JOBS:
(1) List every remark that the article on protest denial in Boston quotes directly from Mayor Marty Walsh.
(2) Extend the article on protest denial in Boston by writing what follows its final sentence.

EXCERPTED PASSAGE:
The history of protest denial has some hideous roots
Last month, more than 1,000 Boston Public School students took their education into their own hands for the second time this semester, walking out of school and rallying at City Hall before attending a hearing on the school budget that day.
In response to the walkout, Mayor Marty Walsh assured the public that “adults are behind the situation.”
What Walsh meant is that adults, not our city’s youth, organized the walkout. Even as dozens of students testified at the budget hearing as to how they and their peers will be negatively affected by the proposed cuts to school budgets, Walsh stuck with a story he crafted in March after the first mass walkout.
As the mayor said at that time, “I’d love to see who’s behind the walkout. Whoever’s behind it, I hope they start to feed the young students in our city with accurate information and not misguided information.” While he didn’t name any particular outsiders, Walsh clearly placed the blame with organized teachers.
The flimsiness of this lie was clear to anyone who saw photos of the youth at either walkout, and Walsh was ultimately forced to dial back his remarks to avoid looking too condescending toward the youth of our city. But his administration’s instinctive denial of the organic nature of protests goes beyond these walkouts. He and his fellow officials routinely voice this line about hidden actors at the first hint of disruptive protest, insinuating that it’s outsiders, not Boston locals, taking issue with city policies.
Take the opposition to Boston’s doomed Olympics bid. Despite opinion polls showing the majority of residents opposed the bid, Walsh claimed the opposition was “10 people on Twitter.” These “10 people” didn’t fit into the mayor’s tidy view of his constituency, even as he and his fellow Boston 2024 boosters encountered hostility at every turn about the bid.

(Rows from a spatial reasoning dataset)
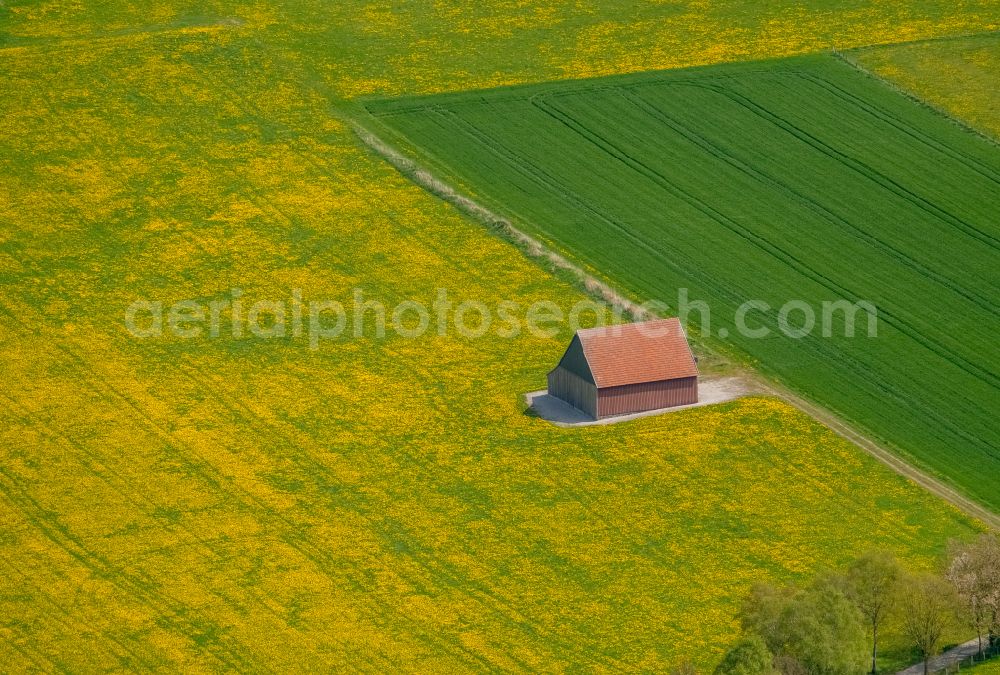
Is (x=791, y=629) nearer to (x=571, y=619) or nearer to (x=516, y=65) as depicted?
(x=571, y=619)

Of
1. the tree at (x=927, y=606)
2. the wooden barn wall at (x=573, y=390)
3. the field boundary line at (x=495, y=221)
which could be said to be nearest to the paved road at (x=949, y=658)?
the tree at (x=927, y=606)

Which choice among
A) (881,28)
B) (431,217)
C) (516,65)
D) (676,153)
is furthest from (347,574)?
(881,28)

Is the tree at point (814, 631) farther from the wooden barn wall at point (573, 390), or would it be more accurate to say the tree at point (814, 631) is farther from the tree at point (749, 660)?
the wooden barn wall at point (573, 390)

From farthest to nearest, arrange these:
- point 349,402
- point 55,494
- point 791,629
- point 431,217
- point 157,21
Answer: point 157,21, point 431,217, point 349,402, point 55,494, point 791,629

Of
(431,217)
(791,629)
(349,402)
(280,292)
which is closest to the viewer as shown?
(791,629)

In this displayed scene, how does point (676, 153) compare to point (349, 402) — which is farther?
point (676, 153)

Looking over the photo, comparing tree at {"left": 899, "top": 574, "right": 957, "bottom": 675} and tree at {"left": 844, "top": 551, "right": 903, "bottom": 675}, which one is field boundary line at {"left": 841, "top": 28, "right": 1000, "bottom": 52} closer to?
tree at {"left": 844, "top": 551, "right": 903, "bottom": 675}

---

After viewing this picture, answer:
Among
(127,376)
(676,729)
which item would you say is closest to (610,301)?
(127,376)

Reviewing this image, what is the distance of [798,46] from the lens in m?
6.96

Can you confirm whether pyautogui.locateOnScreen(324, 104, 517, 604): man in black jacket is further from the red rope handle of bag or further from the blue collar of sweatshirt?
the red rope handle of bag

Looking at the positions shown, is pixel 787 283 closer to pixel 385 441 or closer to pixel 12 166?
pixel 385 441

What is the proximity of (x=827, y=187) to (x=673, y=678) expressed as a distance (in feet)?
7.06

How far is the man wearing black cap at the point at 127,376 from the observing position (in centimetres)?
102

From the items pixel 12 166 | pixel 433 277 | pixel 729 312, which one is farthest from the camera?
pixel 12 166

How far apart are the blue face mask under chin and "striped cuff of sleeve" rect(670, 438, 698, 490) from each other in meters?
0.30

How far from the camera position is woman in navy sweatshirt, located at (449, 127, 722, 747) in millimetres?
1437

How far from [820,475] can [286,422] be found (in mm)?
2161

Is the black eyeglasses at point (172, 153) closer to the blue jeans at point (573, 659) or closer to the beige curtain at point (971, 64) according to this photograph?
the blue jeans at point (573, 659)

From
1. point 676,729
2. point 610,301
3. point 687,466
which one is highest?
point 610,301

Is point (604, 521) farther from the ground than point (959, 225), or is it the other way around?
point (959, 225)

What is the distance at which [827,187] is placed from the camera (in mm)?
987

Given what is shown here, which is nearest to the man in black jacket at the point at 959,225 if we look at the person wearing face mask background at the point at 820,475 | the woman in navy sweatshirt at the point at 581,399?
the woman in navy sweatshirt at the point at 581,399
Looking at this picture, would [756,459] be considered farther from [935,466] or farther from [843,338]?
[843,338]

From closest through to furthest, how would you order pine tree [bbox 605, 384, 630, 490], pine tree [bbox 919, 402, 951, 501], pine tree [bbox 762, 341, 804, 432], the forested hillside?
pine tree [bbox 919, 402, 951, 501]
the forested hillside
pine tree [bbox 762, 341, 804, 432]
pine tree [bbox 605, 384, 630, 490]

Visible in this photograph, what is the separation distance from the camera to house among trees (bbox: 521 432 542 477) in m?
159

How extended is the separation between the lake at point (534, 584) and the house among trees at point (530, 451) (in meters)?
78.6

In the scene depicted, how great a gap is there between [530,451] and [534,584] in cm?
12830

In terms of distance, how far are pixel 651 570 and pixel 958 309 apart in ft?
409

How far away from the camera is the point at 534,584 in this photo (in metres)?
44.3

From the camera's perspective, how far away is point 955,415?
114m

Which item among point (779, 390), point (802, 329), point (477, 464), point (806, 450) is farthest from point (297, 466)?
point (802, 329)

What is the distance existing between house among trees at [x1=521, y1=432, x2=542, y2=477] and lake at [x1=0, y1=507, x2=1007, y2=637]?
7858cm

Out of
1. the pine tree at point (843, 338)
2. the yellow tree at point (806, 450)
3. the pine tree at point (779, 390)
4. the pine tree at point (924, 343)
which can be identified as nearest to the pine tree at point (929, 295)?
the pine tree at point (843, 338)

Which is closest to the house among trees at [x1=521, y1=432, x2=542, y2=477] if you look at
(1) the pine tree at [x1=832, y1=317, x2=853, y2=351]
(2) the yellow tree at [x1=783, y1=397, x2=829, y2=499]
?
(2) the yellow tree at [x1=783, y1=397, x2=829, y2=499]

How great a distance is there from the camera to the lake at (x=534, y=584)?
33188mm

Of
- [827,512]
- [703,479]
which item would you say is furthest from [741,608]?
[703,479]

...

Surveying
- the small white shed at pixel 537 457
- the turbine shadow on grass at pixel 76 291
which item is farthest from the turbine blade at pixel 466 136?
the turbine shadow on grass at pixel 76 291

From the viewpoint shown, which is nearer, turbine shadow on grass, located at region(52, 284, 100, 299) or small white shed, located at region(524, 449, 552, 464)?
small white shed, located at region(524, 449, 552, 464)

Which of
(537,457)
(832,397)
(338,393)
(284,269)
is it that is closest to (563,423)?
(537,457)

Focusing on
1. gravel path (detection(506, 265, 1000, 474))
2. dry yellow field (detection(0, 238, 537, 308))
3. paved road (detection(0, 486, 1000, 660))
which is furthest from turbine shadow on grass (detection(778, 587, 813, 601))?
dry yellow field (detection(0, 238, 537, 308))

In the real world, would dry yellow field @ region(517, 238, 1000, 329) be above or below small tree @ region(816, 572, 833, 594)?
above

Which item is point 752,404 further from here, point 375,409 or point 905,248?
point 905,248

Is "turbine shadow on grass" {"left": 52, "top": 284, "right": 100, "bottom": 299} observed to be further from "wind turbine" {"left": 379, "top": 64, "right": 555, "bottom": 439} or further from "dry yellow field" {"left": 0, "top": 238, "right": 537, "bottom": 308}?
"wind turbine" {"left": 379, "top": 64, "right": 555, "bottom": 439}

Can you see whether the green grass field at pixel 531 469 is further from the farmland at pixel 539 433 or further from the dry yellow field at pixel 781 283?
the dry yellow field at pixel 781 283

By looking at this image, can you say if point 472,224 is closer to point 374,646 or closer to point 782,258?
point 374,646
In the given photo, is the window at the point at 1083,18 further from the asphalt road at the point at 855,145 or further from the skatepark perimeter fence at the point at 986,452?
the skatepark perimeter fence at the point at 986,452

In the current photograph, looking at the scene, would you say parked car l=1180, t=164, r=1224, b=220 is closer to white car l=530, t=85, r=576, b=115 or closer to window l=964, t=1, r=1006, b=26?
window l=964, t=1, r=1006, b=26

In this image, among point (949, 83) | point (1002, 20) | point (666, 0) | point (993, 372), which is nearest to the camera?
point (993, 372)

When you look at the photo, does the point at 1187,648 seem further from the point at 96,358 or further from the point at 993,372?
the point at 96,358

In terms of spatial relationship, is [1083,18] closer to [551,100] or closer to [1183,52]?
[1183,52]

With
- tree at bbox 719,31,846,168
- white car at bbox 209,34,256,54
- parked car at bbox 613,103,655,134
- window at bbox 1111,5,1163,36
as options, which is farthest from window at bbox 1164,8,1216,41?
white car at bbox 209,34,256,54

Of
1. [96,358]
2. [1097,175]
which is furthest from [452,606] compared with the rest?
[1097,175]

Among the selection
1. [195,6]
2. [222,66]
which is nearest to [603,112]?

RESULTS BY TASK:
(1)
- "adults are behind the situation."
- "I'd love to see who's behind the walkout. Whoever's behind it, I hope they start to feed the young students in our city with accurate information and not misguided information."
- "10 people on Twitter."

(2)
Or consider the past couple years of Black Lives Matter protests. When word got out in 2014 about a die-in planned to coincide with First Night celebrations, Boston Police Department Chief William Evans claimed “the majority of the community is behind the police force.” This in spite of multiple mass protests against police brutality having taken place in the months prior to the action. Evans added, “It’s not the community that is going to be up in arms protesting. This is for the most part people from outside the city who want to come in and protest.”
Denying that Boston residents might take issue with the policies of the Boston Police Department asserts an exceptionalism based on nothing but fantasy, as if the BPD is any less racist or violent than other police forces. But it also creates a dichotomy in which any individual who challenges city officials is by definition an outsider, someone beyond the body politic.
This is a narrative with a long and important history in this country. The character of the “outside agitator” first appeared as an anti-communist slur during the Cold War, with even Dr. Martin Luther King Jr. labeled as such by public officials in an effort to diminish liberal support for his work in Selma, Alabama, and elsewhere.
For King and the civil rights movement, the insinuation that it was outsiders inciting protests was paired with the condescending belief that African-Americans could not arrive at the revolutionary ideas without incitement from white Northerners. Here, as in many of the comments of elected Boston officials, these outsiders are racially and geographically distinct from those deemed capable of organizing on their own. As George Ciccariello-Maher, a professor of political science at Drexel University, writes, the outside agitator line usually begins with the police, is parroted by the media, and, if a movement isn’t quick to recognize it, can get adopted by the organizers themselves.
We should be vigilant lest we fall into the same trap set by our officials. Where anyone in power denies a protest could have been planned or carried out by Bostonians, particularly young black and brown Bostonians, we should remind them that in a city as diverse as ours, some people are going to disagree with city policies—and they may not be willing to swallow their disagreement or stick to the boundaries in which Walsh thinks it is acceptable to express dissent.
The impulse Bostonians have to voice discontent and work to right injustice is marketed every day on the Freedom Trail—it’s the rightful pride of our city. Let’s not let Marty Walsh or anyone else pretend we need outsiders to know what’s right and wrong on our own turf. To quote Dr. King, “Injustice anywhere is a threat to justice everywhere. We are caught in an inescapable network of mutuality, tied in a single garment of destiny. Whatever affects one directly, affects all indirectly. Never again can we afford to live with the narrow, provincial ‘outside agitator’ idea. Anyone who lives inside the United States can never be considered an outsider anywhere within its bounds.”
Free Radical is a biweekly column syndicated by the Boston Institute for Nonprofit Journalism. Copyright 2016 Alex Press. Licensed for use by the Boston Institute for Nonprofit Journalism and media outlets in its network.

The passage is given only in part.